Воспроизведите без изменений фрагмент материала от строки, содержащей "Of the construction", до строки, содержащей "1964 millimetres", включая обе эти строки. Изображения в ответ не включайте.

Сохранённые записи данных
++++++++++
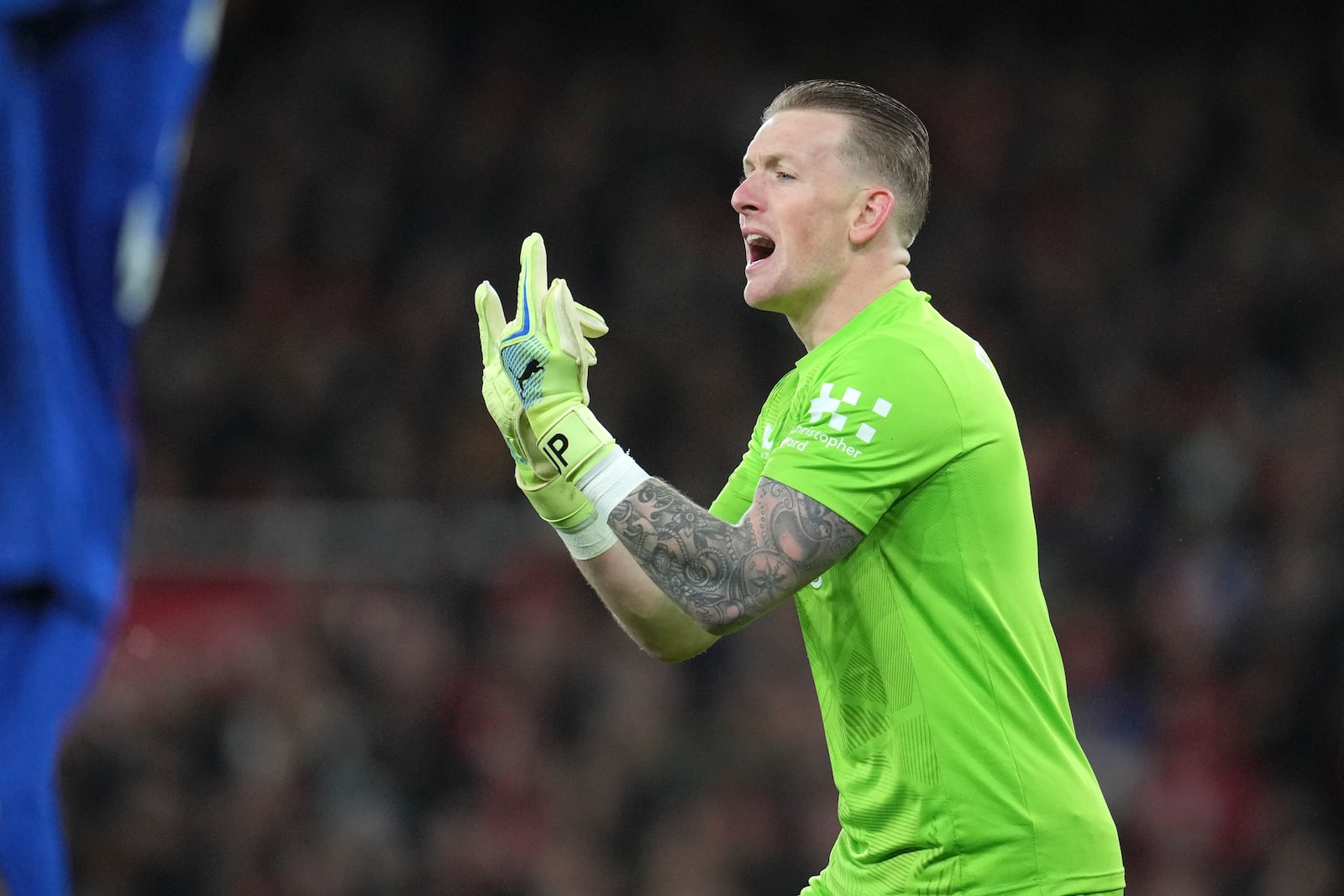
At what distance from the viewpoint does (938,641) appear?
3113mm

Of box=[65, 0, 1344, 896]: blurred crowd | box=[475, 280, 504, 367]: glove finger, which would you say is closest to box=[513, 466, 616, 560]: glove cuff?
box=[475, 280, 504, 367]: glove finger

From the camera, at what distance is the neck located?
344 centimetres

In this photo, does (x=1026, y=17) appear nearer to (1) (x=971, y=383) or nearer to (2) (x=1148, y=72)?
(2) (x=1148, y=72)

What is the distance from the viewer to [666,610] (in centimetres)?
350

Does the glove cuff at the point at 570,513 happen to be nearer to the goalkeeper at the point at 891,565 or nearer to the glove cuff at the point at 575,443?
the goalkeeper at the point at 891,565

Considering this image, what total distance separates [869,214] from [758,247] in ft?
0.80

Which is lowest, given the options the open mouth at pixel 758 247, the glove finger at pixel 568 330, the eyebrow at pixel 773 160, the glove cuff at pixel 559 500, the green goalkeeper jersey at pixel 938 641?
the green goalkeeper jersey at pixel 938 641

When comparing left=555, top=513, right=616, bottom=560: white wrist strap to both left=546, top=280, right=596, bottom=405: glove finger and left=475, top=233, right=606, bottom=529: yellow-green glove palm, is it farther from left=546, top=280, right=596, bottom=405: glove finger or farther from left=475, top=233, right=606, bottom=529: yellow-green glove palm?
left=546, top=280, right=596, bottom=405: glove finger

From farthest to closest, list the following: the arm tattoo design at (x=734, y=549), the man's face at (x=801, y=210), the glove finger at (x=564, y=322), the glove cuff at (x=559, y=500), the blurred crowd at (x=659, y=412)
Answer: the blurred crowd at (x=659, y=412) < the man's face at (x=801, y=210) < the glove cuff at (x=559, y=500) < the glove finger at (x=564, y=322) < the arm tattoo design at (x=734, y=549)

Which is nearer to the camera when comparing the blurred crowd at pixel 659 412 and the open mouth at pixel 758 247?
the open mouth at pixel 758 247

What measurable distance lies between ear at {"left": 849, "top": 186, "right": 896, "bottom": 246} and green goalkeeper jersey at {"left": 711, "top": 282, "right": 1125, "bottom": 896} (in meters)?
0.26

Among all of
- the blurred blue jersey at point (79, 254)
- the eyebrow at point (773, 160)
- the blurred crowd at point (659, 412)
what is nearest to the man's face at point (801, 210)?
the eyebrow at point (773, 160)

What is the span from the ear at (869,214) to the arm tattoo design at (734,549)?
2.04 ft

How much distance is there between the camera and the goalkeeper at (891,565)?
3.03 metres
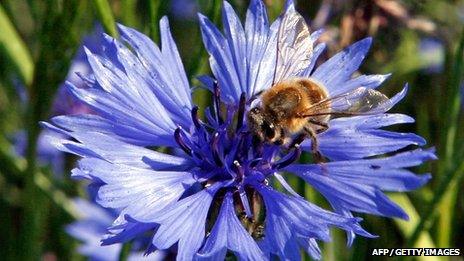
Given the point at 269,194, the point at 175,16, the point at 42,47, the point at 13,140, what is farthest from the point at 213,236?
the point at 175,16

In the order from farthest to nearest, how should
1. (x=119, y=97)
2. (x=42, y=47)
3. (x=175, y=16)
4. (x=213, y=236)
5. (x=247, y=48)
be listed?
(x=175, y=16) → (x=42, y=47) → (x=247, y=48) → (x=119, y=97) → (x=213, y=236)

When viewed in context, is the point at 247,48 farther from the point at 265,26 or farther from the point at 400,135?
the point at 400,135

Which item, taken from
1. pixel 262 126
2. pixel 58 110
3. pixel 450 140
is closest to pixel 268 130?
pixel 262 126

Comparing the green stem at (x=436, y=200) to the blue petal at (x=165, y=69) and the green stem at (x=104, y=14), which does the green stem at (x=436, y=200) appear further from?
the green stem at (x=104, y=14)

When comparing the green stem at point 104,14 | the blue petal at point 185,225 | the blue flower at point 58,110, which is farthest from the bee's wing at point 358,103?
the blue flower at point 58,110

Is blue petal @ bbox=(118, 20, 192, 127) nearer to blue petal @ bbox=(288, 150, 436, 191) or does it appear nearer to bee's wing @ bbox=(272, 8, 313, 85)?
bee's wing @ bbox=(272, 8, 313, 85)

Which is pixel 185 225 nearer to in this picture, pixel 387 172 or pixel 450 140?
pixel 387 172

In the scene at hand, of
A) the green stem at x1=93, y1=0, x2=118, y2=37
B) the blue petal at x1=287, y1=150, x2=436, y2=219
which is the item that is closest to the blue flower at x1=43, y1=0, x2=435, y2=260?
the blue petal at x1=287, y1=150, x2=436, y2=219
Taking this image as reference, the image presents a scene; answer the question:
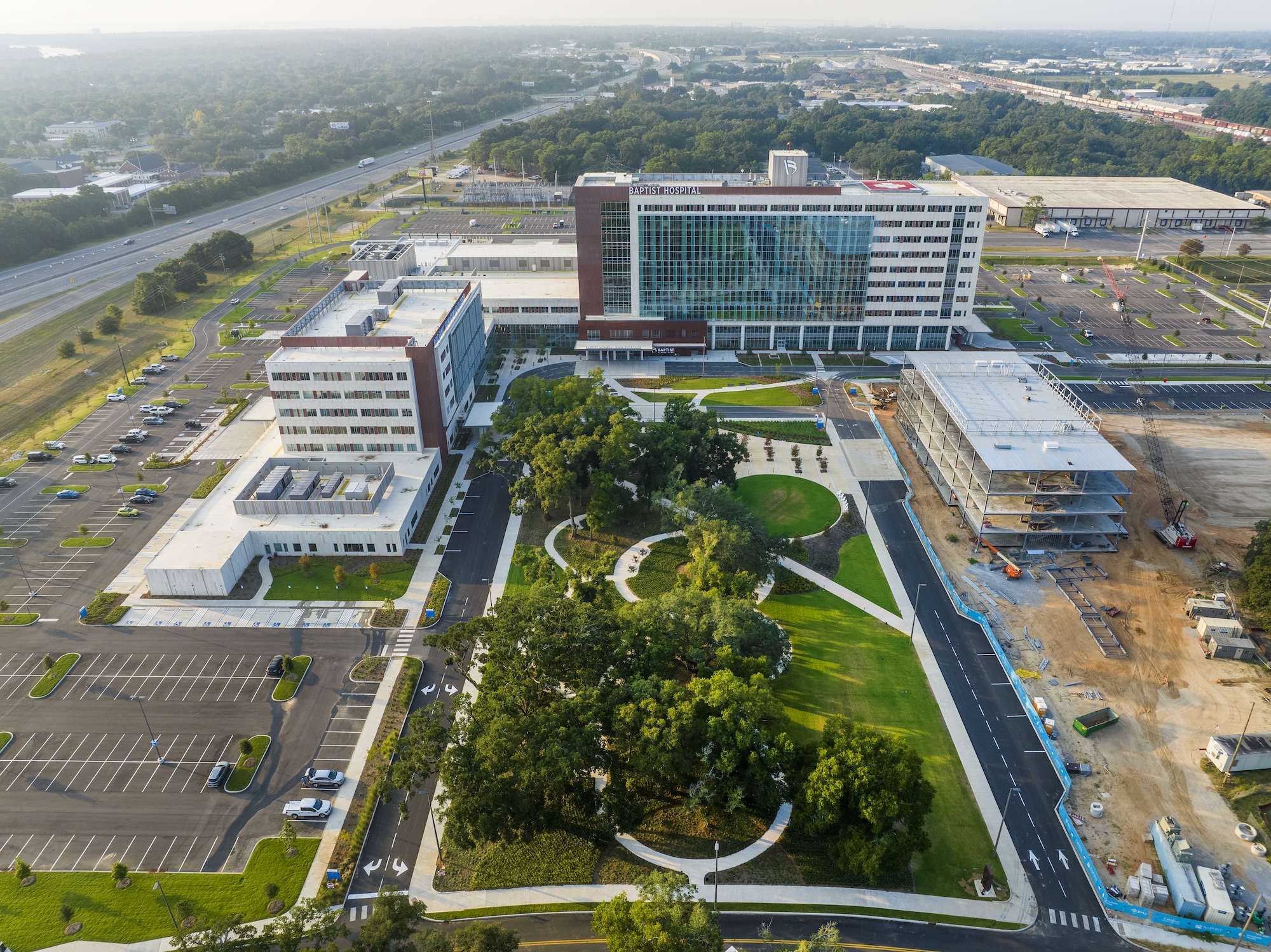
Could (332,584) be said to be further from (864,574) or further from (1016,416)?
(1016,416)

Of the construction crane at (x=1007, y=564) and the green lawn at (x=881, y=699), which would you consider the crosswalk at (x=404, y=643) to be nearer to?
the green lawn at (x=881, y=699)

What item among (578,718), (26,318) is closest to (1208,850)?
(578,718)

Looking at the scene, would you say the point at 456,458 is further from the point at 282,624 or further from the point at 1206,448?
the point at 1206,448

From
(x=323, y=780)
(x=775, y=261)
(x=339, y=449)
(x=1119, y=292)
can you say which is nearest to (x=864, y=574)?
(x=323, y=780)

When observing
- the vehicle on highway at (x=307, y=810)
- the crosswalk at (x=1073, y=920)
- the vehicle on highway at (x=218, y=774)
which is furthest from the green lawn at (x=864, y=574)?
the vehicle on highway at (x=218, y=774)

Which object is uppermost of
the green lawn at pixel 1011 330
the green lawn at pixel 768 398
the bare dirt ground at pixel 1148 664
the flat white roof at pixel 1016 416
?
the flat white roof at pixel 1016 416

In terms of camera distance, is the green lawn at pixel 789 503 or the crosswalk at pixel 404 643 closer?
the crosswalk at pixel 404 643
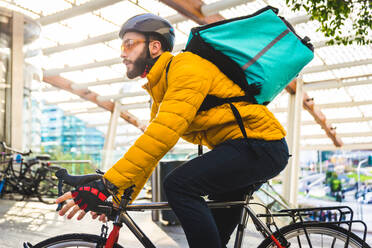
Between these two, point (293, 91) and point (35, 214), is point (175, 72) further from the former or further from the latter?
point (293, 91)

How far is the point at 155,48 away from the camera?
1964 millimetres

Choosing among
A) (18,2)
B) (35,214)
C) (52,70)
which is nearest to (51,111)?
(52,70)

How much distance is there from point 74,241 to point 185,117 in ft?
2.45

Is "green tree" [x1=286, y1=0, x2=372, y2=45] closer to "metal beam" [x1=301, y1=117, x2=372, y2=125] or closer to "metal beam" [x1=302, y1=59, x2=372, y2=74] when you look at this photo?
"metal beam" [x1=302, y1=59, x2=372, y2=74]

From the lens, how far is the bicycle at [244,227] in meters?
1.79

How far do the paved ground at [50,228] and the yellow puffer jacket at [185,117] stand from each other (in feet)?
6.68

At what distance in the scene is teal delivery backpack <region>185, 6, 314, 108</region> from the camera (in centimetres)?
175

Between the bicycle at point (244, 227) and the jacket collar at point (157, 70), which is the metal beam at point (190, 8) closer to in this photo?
++++++++++
> **Ответ к упражнению**:
Of the construction crane at (x=1007, y=564) and the green lawn at (x=881, y=699), which would you consider the crosswalk at (x=404, y=643) to be nearer to?
the green lawn at (x=881, y=699)

What item among (578,718), (26,318) is closest to (1208,850)?
(578,718)

Looking at the scene, would you say the point at 456,458 is further from the point at 282,624 or further from the point at 1206,448?
the point at 1206,448

From
(x=323, y=780)
(x=775, y=261)
(x=339, y=449)
(x=1119, y=292)
can you say which is nearest to (x=864, y=574)?
(x=323, y=780)

When observing
- the vehicle on highway at (x=307, y=810)
- the crosswalk at (x=1073, y=920)
- the vehicle on highway at (x=218, y=774)
which is furthest from the green lawn at (x=864, y=574)?
the vehicle on highway at (x=218, y=774)

Which object is uppermost of
the green lawn at pixel 1011 330
the green lawn at pixel 768 398
the bare dirt ground at pixel 1148 664
the flat white roof at pixel 1016 416
?
the flat white roof at pixel 1016 416

In terms of camera distance, is the green lawn at pixel 789 503 or the crosswalk at pixel 404 643 closer?
the crosswalk at pixel 404 643
Between these two, point (293, 91) and point (35, 214), is point (175, 72) further from the former or further from the latter?
point (293, 91)

How far is the point at 155,48 away from the camera?
1964 millimetres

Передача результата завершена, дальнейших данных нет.